Но ещё более глубокая мудрость, мудрость жертвенного самоограничения сказывается в том, что Яросвет не дал прароссианскому мифу возможности буйного роста, мощного цветения. К чему это могло бы привести? Если бы прароссианство осознало само себя, сложилось бы в систему, стало бы претендовать на роль господствующей идеологии – страшная, не на жизнь, а на смерть борьба его с мифом христианским стала бы неизбежностью. Борьба – и уничтожение одной из сторон. Но в глазах высшей мудрости обе стороны драгоценны, обе оправданы единой Истиной, таящейся в них под покровом двух правд. Искоренится ли на Руси христианство, заглохнет ли прароссианское оправдание мира – и исчезнет одна из двух основ грядущей синтетической культуры. Обе должны быть сохранены до тех отдалённых времён, когда станет возможным не уничтожение их во взаимной борьбе, но переход обеих в общее гармоническое мироотношение и богоотношение, свободное от узости, от эпохальной ограниченности одного из них и от безотчётности, безынтеллектуальности другого.

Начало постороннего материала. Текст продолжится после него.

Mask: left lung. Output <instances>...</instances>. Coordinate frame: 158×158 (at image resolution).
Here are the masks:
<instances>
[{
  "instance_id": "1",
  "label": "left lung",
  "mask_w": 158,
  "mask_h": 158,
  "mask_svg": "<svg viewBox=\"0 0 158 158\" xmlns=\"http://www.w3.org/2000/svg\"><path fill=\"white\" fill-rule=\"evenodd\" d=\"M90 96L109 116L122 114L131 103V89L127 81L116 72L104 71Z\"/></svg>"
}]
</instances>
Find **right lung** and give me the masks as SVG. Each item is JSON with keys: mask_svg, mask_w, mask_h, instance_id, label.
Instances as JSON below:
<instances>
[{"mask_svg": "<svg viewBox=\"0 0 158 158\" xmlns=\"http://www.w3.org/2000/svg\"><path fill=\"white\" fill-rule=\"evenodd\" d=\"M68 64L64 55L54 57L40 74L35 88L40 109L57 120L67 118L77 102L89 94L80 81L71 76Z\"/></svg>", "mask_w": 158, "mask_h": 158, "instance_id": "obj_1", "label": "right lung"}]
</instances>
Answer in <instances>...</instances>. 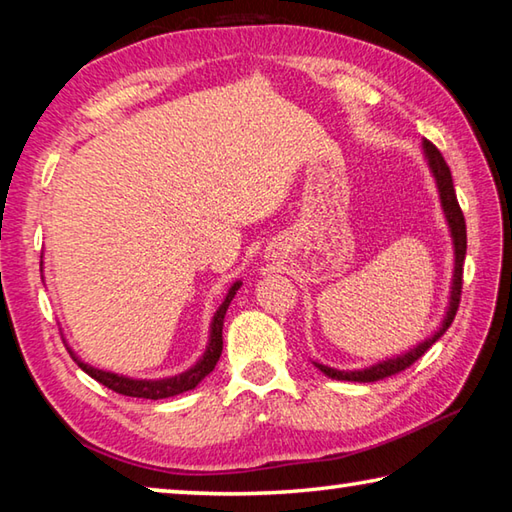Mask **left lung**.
Instances as JSON below:
<instances>
[{"mask_svg": "<svg viewBox=\"0 0 512 512\" xmlns=\"http://www.w3.org/2000/svg\"><path fill=\"white\" fill-rule=\"evenodd\" d=\"M422 151H424V160H427L429 169L433 173V180H436L438 194H440V205H443L445 219L449 225V232H452V244H454V275H452V291H449V305L445 311L443 325L438 327V332H433L429 339H424L422 343L415 345L409 352L397 354V357H391L386 361H379L375 366L361 368V370H336L323 366V363L314 361V366L327 375L329 379H339V381H379L384 377L397 375L411 366V363L418 361L424 352H427L433 343H436L440 336H443L458 311V302H461V289H463V262H465V250H467V232H465V219L461 212V205L456 201V192H454V180H452V171H449L447 162L443 158L436 146H433L429 140L422 142Z\"/></svg>", "mask_w": 512, "mask_h": 512, "instance_id": "1", "label": "left lung"}]
</instances>
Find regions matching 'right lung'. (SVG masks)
Segmentation results:
<instances>
[{
  "label": "right lung",
  "mask_w": 512,
  "mask_h": 512,
  "mask_svg": "<svg viewBox=\"0 0 512 512\" xmlns=\"http://www.w3.org/2000/svg\"><path fill=\"white\" fill-rule=\"evenodd\" d=\"M239 287H241V280L232 284L228 296H225V300L221 302V307L216 309V314L212 318V325H210V343H207L203 357L198 359L192 368L180 372V375H176V377L131 379L126 375H117V372L92 368V366H88V363H83L79 357H74V361L79 363V368L88 372L92 379H97L99 384H103L106 388H110V391H115L119 395H126V397L164 400V397H173V395H180L185 391H192V388H196L207 375H210V372L216 366V361H219V357H221V350H223V318H225V311H228V307H230L232 298L237 296Z\"/></svg>",
  "instance_id": "add662e5"
}]
</instances>
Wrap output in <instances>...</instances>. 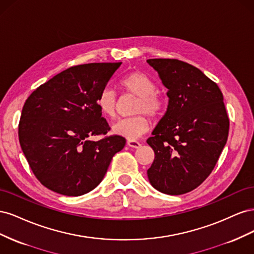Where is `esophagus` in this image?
<instances>
[{"instance_id": "1", "label": "esophagus", "mask_w": 254, "mask_h": 254, "mask_svg": "<svg viewBox=\"0 0 254 254\" xmlns=\"http://www.w3.org/2000/svg\"><path fill=\"white\" fill-rule=\"evenodd\" d=\"M127 145L129 146V147H133V148H139L140 146H141L140 142L134 141V140H128L127 141Z\"/></svg>"}]
</instances>
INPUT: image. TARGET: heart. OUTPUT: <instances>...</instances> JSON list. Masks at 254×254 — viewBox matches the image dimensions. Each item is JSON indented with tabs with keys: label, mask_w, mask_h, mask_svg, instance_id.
<instances>
[{
	"label": "heart",
	"mask_w": 254,
	"mask_h": 254,
	"mask_svg": "<svg viewBox=\"0 0 254 254\" xmlns=\"http://www.w3.org/2000/svg\"><path fill=\"white\" fill-rule=\"evenodd\" d=\"M119 84L126 93L137 96L133 108V113L136 115L114 123L112 131L114 134L128 140H136L149 130L150 122L145 114L155 121L162 118L166 107L165 99L161 92L157 90L156 80L142 71L126 74L120 79ZM118 105V95L110 88H105L97 97L99 111L109 119L115 118Z\"/></svg>",
	"instance_id": "1"
}]
</instances>
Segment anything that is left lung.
Here are the masks:
<instances>
[{"instance_id": "left-lung-1", "label": "left lung", "mask_w": 254, "mask_h": 254, "mask_svg": "<svg viewBox=\"0 0 254 254\" xmlns=\"http://www.w3.org/2000/svg\"><path fill=\"white\" fill-rule=\"evenodd\" d=\"M168 89L164 117L147 144L155 160L147 171L161 193L182 195L210 176L229 134V118L218 86L196 66L178 59H148Z\"/></svg>"}]
</instances>
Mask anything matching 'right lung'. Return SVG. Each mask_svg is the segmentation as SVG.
Returning a JSON list of instances; mask_svg holds the SVG:
<instances>
[{"mask_svg": "<svg viewBox=\"0 0 254 254\" xmlns=\"http://www.w3.org/2000/svg\"><path fill=\"white\" fill-rule=\"evenodd\" d=\"M122 63L75 65L38 87L23 106L19 141L36 178L64 196H80L104 179L126 144L102 118L97 97Z\"/></svg>", "mask_w": 254, "mask_h": 254, "instance_id": "obj_1", "label": "right lung"}]
</instances>
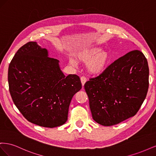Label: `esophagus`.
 <instances>
[{
  "label": "esophagus",
  "mask_w": 156,
  "mask_h": 156,
  "mask_svg": "<svg viewBox=\"0 0 156 156\" xmlns=\"http://www.w3.org/2000/svg\"><path fill=\"white\" fill-rule=\"evenodd\" d=\"M81 83H82V85L84 86V84H85V83L87 82V78L84 76H82L81 77Z\"/></svg>",
  "instance_id": "esophagus-1"
}]
</instances>
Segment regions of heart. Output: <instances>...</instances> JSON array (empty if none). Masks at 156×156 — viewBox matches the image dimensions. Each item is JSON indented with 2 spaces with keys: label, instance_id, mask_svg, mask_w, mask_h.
Returning <instances> with one entry per match:
<instances>
[{
  "label": "heart",
  "instance_id": "obj_1",
  "mask_svg": "<svg viewBox=\"0 0 156 156\" xmlns=\"http://www.w3.org/2000/svg\"><path fill=\"white\" fill-rule=\"evenodd\" d=\"M77 59L84 63H87L89 73L100 75L103 73L110 63V55L107 51H101V49L92 48L85 49L77 55ZM72 64H75L74 61Z\"/></svg>",
  "mask_w": 156,
  "mask_h": 156
}]
</instances>
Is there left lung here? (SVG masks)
<instances>
[{
	"label": "left lung",
	"instance_id": "8db88e82",
	"mask_svg": "<svg viewBox=\"0 0 156 156\" xmlns=\"http://www.w3.org/2000/svg\"><path fill=\"white\" fill-rule=\"evenodd\" d=\"M148 86L147 59L139 50L129 51L84 84L93 119L111 126L135 116Z\"/></svg>",
	"mask_w": 156,
	"mask_h": 156
}]
</instances>
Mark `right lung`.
<instances>
[{"label": "right lung", "instance_id": "1", "mask_svg": "<svg viewBox=\"0 0 156 156\" xmlns=\"http://www.w3.org/2000/svg\"><path fill=\"white\" fill-rule=\"evenodd\" d=\"M34 41L19 49L9 65V91L18 110L31 123L58 127L68 120L74 94L82 88L79 77H66L59 61Z\"/></svg>", "mask_w": 156, "mask_h": 156}]
</instances>
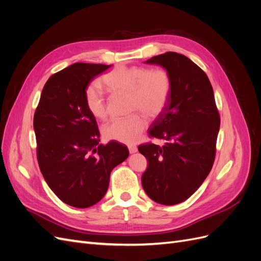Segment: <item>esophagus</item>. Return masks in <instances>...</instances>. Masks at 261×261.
I'll return each instance as SVG.
<instances>
[{
  "label": "esophagus",
  "instance_id": "obj_1",
  "mask_svg": "<svg viewBox=\"0 0 261 261\" xmlns=\"http://www.w3.org/2000/svg\"><path fill=\"white\" fill-rule=\"evenodd\" d=\"M128 150H129V153H135V152H137L138 148L135 145H129L128 146Z\"/></svg>",
  "mask_w": 261,
  "mask_h": 261
}]
</instances>
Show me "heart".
Returning <instances> with one entry per match:
<instances>
[{"mask_svg":"<svg viewBox=\"0 0 261 261\" xmlns=\"http://www.w3.org/2000/svg\"><path fill=\"white\" fill-rule=\"evenodd\" d=\"M101 83L111 91L128 92L132 110H140L150 118L163 111L171 94L170 76L161 68L118 66L102 77ZM85 101L93 117L105 120L108 107L103 88L99 83H93L86 89ZM145 127V117L134 113L110 120L102 127V134L108 140L134 144L139 139Z\"/></svg>","mask_w":261,"mask_h":261,"instance_id":"heart-1","label":"heart"}]
</instances>
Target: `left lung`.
Segmentation results:
<instances>
[{
    "mask_svg": "<svg viewBox=\"0 0 261 261\" xmlns=\"http://www.w3.org/2000/svg\"><path fill=\"white\" fill-rule=\"evenodd\" d=\"M145 63L167 70L171 94L149 128L150 136L165 144L138 147L148 161L141 184L153 201L172 206L188 199L208 176L215 161L220 116L209 78L192 60L167 52Z\"/></svg>",
    "mask_w": 261,
    "mask_h": 261,
    "instance_id": "8db88e82",
    "label": "left lung"
}]
</instances>
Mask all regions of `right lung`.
Returning <instances> with one entry per match:
<instances>
[{"label": "right lung", "mask_w": 261, "mask_h": 261, "mask_svg": "<svg viewBox=\"0 0 261 261\" xmlns=\"http://www.w3.org/2000/svg\"><path fill=\"white\" fill-rule=\"evenodd\" d=\"M111 66L75 63L52 75L35 113L40 171L53 193L75 208L91 207L103 198L112 170L129 154L115 140L99 145L96 117L85 101L91 81Z\"/></svg>", "instance_id": "add662e5"}]
</instances>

Ведь мы определили только тормозящее действие христианского мифа на миф сверхнарода. Но у того же процесса была и другая сторона. За христианским мифом мерцала не призрачная игра случайных теней, а высшая реальность, христианский Трансмиф – Небесный Иерусалим и сферы Мировой Сальватэрры. Самоё уже прикосновение к этим ценностям высшего порядка (не говоря уже о тех случаях, когда жизнь прикоснувшегося превращалась в духовный подвиг, в житие) – таило в себе неисчерпаемый источник духовных сил, давало могучий толчок импульсу внутреннего самосоздания. Конечно, самосоздание это устремлялось, в сущности, одною аскетическою, иноческою дорогой; мирская праведность хотя и уважалась, но рассматривалась как низшая, подготовительная ступень к иночеству. Но ведь если бы православие выработало и сумело осуществить идеал праведности также и гражданской, семейной, общественной, государственной – это означало бы, что достигнута такая стадия человеческого совершенствования, какая и поднесь не достигнута нигде в мире. Другими словами, это было бы возможно лишь в двух случаях: или если бы миссия Христа была довершена, а не оборвана, или если бы новый поток космических духовных сил хлынул из макробрамфатуры в Шаданакар, ослабляя Гагтунгра и мощно способствуя преображению человечества.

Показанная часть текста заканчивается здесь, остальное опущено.